▶ **Records provided**
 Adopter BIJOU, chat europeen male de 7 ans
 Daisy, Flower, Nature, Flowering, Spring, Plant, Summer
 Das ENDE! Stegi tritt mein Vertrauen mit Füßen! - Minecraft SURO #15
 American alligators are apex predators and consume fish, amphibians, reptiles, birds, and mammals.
--
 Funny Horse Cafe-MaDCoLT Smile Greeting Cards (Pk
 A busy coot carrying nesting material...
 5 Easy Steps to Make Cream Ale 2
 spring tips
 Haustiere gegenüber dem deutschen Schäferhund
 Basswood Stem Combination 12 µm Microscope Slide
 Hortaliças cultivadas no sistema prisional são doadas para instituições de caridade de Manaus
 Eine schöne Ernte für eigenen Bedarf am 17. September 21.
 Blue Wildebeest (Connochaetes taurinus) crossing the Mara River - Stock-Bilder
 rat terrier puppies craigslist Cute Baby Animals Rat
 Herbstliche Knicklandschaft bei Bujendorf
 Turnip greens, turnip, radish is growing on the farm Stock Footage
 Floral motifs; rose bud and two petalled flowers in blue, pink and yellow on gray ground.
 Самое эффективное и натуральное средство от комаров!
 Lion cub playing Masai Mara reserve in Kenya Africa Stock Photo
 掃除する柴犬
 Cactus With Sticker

▶ **Try it**
The expected output is exactly the lines of the listing above between the line holding "Lion cub playing" and the line holding "Cactus With Sticker", inclusive.

▶ **Task answer**
 Lion cub playing Masai Mara reserve in Kenya Africa Stock Photo
 掃除する柴犬
 Cactus With Sticker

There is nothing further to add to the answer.